PlenEat, a project that boosts the rural-urban virtuous circle
In The News
25 Jan 2021
On their website they define themselves as a project for organic and seasonal meals for companies. But in reality the company has a much more ambitious goal: to promote the rural-urban virtuous circle through different actions that have 100% certified organic food as a core ingredient. After participating in the EIT Climate-KIC accelerator, the co-founders of PlenEat, Carlota Mateos and Juan Vila, are still working hard to ensure that this project generates the greatest possible impact for both society and the Planet.
Carlota is also funder of another company, Rusticae, which seeks to promote the development of rural areas through tourism, Rusticae. With PlenEat they wanted to go a step further. They have promoted a project called Rural-City, which on the one hand is committed to significantly increasing the demand for certified organic food because chemical-free food is the real way to achieve a healthier society and a healthier planet. They achieve this through company canteens and catering for events. They currently work for 14 companies, including HP, Disney, Reale, BBVA, ICEX and the Instituto de Empresa. This line is complemented by a line of sales through vending machines and home-delivered menus, which is currently in the pilot phase. In addition, they have entered into a strategic alliance with Sodexo, the largest company in the sector worldwide.
But the founders of PlenEat have not only wanted to focus on the demand side, they also want to attack the origin, the production side. During the first half of 2021 they will launch a project in La Manchuela (Cuenca, Spain) that aims to transform conventional chicken production into organic production. To do this, they are going to set up a processing plant for chicken products. And to open the door for farmers in the region to switch to organic production, this plant will have a line of hamburgers and vegan meatballs made from certified organic pulses.
Carlota Mateos says “the project has a clear triple impact: it improves the health of the customers who eat our organic food, stimulates the economy of rural areas of depopulated Spain and protects the environment, as organic production avoids the use of tons of chemicals that pollute the soil, aquifers and air, while guaranteeing animal welfare”.
Carlota explains that in her two projects there is a common aspect: “our commitment to sustainability and to revitalising the rural areas of depopulated Spain”, although she assures that in this new project there is a new aspect in relation to the scope of the challenge, which is enormous: “the fact that climate change is a reality and is already lurking here”.

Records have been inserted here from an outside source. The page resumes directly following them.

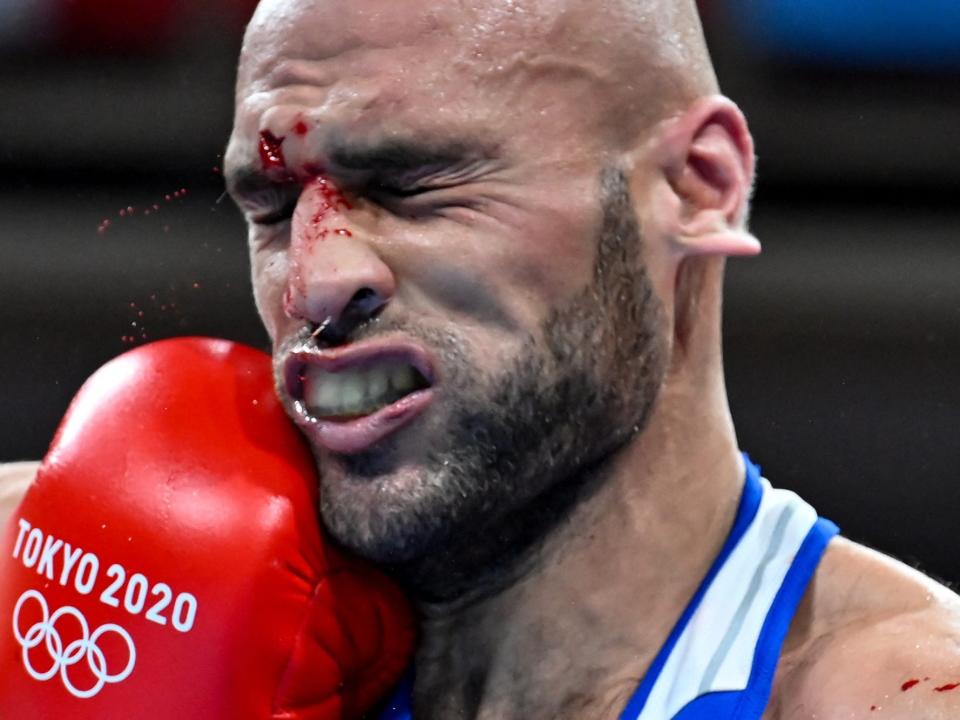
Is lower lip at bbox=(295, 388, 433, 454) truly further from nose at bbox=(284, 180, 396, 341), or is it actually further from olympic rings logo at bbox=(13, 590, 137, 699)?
olympic rings logo at bbox=(13, 590, 137, 699)

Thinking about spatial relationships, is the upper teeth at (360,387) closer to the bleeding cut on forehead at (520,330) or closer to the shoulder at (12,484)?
the bleeding cut on forehead at (520,330)

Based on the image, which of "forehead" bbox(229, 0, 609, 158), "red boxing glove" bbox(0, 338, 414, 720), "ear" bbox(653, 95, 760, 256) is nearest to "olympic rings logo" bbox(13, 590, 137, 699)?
"red boxing glove" bbox(0, 338, 414, 720)

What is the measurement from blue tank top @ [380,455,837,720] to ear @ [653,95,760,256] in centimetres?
24

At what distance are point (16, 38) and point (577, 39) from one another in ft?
5.34

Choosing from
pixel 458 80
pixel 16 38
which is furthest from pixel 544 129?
pixel 16 38

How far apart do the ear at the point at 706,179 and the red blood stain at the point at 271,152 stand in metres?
0.31

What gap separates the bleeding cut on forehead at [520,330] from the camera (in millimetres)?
1134

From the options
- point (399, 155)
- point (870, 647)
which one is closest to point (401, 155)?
point (399, 155)

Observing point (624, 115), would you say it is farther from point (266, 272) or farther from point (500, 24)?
point (266, 272)

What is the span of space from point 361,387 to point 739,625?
1.18 ft

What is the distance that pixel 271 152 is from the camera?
1187 millimetres

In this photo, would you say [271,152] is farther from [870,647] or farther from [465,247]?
[870,647]

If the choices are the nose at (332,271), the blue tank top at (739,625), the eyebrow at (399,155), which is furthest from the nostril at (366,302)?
the blue tank top at (739,625)

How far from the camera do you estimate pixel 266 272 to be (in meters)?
1.24
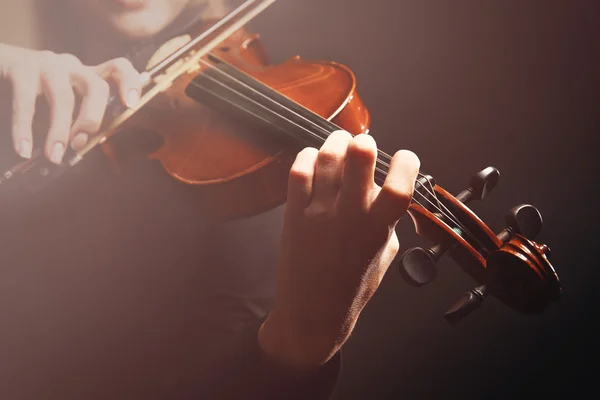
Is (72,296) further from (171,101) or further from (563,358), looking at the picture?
(563,358)

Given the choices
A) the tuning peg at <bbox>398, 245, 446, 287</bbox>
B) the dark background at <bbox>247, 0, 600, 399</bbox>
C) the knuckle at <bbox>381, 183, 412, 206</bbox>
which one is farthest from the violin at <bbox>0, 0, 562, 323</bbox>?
the dark background at <bbox>247, 0, 600, 399</bbox>

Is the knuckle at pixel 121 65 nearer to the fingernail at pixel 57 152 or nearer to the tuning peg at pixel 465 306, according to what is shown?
the fingernail at pixel 57 152

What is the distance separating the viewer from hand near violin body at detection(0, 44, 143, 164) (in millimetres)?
578

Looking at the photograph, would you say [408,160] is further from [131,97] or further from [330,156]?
[131,97]

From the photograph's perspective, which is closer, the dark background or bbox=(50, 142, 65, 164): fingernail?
bbox=(50, 142, 65, 164): fingernail

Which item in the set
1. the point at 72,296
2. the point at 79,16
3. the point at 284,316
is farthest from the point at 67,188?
the point at 284,316

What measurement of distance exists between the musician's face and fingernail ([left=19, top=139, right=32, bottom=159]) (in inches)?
10.1

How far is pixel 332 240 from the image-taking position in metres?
0.53

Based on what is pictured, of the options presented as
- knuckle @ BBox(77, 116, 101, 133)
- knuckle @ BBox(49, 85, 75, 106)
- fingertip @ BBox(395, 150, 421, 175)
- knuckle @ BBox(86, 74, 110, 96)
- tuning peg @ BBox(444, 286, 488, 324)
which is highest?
fingertip @ BBox(395, 150, 421, 175)

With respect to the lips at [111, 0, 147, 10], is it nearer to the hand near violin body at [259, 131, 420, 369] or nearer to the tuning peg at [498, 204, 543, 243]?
the hand near violin body at [259, 131, 420, 369]

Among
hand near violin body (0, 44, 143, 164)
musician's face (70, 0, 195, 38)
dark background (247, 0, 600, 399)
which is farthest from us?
dark background (247, 0, 600, 399)

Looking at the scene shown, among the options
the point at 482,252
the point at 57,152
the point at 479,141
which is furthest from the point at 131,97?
the point at 479,141

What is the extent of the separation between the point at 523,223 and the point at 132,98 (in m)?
0.54

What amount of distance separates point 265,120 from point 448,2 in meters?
0.53
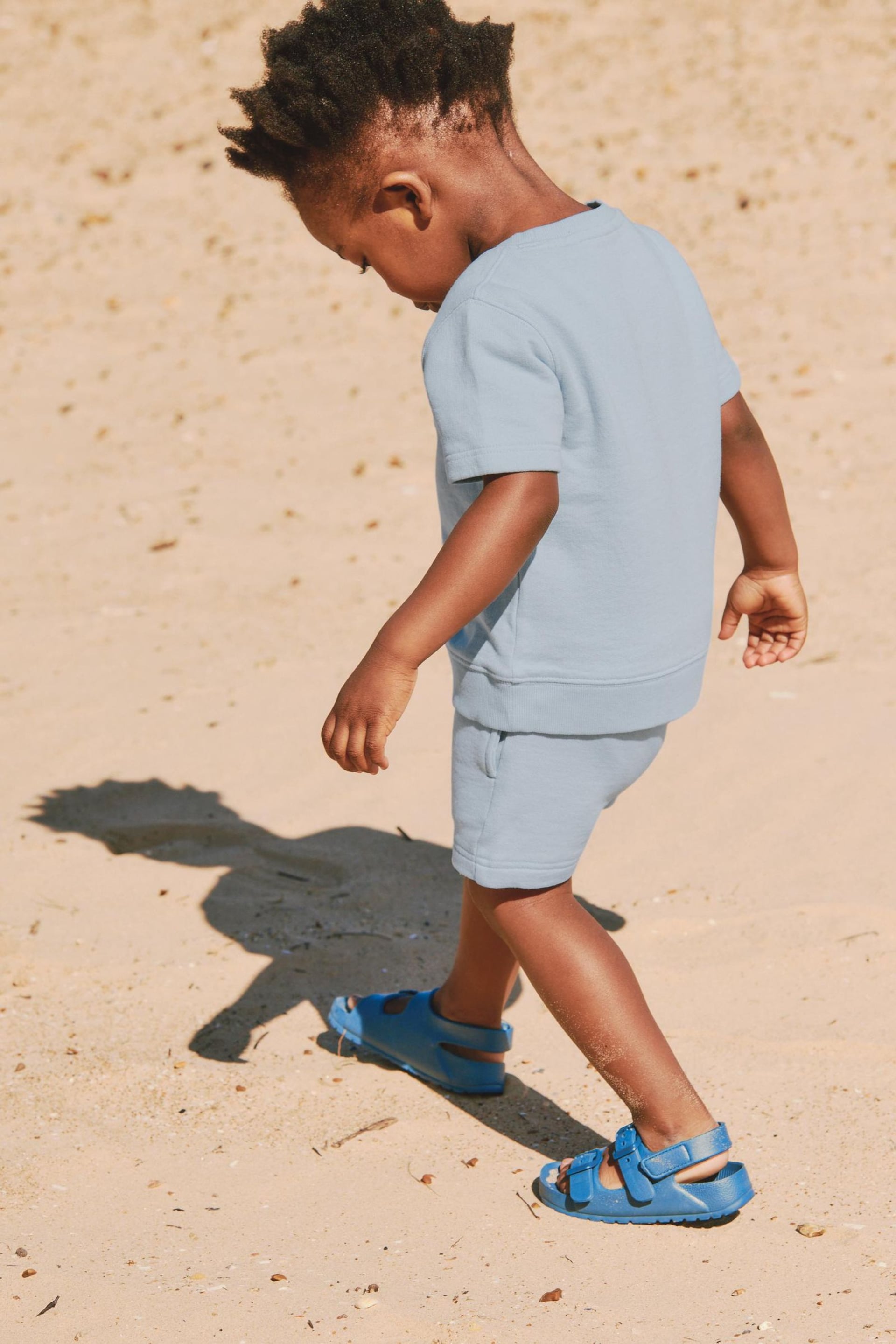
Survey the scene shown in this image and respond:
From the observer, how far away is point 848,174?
7289 mm

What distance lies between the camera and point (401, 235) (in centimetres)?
196

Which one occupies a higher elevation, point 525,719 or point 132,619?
point 525,719

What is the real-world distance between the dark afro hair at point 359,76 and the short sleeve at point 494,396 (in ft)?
1.04

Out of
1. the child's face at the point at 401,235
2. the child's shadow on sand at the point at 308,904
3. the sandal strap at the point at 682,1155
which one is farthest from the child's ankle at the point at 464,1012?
the child's face at the point at 401,235

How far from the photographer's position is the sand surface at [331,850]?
203 centimetres

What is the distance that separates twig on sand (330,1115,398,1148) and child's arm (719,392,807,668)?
96 centimetres

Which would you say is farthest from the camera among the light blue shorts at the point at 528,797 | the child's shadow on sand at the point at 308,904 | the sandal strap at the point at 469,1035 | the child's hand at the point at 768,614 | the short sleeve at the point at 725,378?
the child's shadow on sand at the point at 308,904

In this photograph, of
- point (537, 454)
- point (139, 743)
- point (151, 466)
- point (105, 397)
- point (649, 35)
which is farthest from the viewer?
point (649, 35)

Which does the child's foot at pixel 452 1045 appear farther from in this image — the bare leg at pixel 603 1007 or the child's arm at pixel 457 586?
the child's arm at pixel 457 586

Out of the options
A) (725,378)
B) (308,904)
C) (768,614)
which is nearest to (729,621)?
(768,614)

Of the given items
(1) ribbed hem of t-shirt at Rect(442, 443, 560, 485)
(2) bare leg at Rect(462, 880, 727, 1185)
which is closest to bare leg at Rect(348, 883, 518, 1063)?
(2) bare leg at Rect(462, 880, 727, 1185)

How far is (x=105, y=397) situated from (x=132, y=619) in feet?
6.42

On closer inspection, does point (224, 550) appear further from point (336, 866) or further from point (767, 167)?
point (767, 167)

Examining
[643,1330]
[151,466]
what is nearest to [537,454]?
[643,1330]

That’s why the co-founder says the biggest challenge is to work against time. “In order to contribute to the fight against climate change, we need PlenEat to have a big impact in the shortest space of time, so increasing demand exponentially is key to this project. And that’s where we are, despite pandemic”. On the other hand, they are working at full speed in spite of the circumstances and plan to have the Field part of the project implemented before the summer.
The pandemic is an additional factor of risk, uncertainty and difficulty for entrepreneurs, but Carlota stresses that “if the pandemic has revealed anything, it is the vulnerability of human beings and the fragility of the planet. PlenEat is a company that provides a solution to both problems. We have no doubt that once the pandemic is over, PlenEat’s position will have strengthened exponentially”.
Every ambitious project requires financing that is up to the task. To date, they have raised several capital increases, which, together with the bank financing, amount to more than 4 million euros. They have yet to complete a capital increase of close to €600,000.
Asked about the failures experienced as valuable learning experiences, Carlota was clear. “All failures are valuable and necessary. It’s like life itself, what human being doesn’t advance by making mistakes and learning from them? We have to stop talking about failure as “the big deal”. Failure is part of the path and it helps us tremendously to learn and improve our projects, our trajectories and our lives”.
Her enthusiasm is reflected when we ask her to highlight a success: “The greatest success is to wake up every day knowing that every minute of your work ‘counts’, that you are working for the common good and for future generations. That is always a success,” she says.
For her, passion is the most necessary quality in an entrepreneur to make his or her project successful: “A powerful vision that you are passionate about, a clear idea of what need you are addressing, a focus, concentration, perseverance and patience. That’s all it takes!”
If she could start all over again, Carlota would change a few things when it comes to tackling the project. “Maybe I would measure the risks and the efforts to carry it out better”. However, the passion and enthusiasm she transmits makes her rectify her answer immediately: “But to be honest, I don’t think it would be smart. If we entrepreneurs knew in advance the risks and efforts involved in launching our projects, most of the time we wouldn’t take the plunge. And that would be a tragedy”.
In this sense, Carlota tells us that luckily the entrepreneurial ecosystem in Spain today is alive and stimulating. “When I started in Spain, the word entrepreneur was not even used. We have grown in the last 20 years and a dynamic ecosystem has been created, with many talented and involved entrepreneurs, but with a long way to go in terms of public policies that stimulate entrepreneurship and the needs of all its stakeholders, starting with attracting and facilitating national and foreign investment in all phases of the company”.